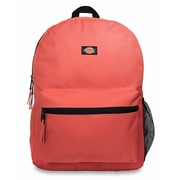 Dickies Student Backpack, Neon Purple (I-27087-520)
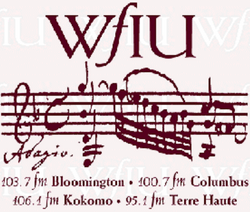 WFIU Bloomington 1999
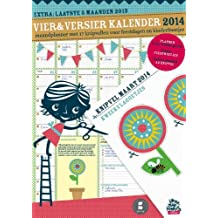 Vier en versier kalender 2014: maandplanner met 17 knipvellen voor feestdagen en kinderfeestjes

* * *

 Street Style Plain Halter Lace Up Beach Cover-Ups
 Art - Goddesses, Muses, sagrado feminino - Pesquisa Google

> **PROBLEM DETAILS**
In the material above, one part opens with the line containing "Dickies Student Backpack, Neon" and closes with the line containing "Vier en versier". Write out that part exactly and skip its pictures.

> **FINISHED TASK**
 Dickies Student Backpack, Neon Purple (I-27087-520)
 WFIU Bloomington 1999
 Vier en versier kalender 2014: maandplanner met 17 knipvellen voor feestdagen en kinderfeestjes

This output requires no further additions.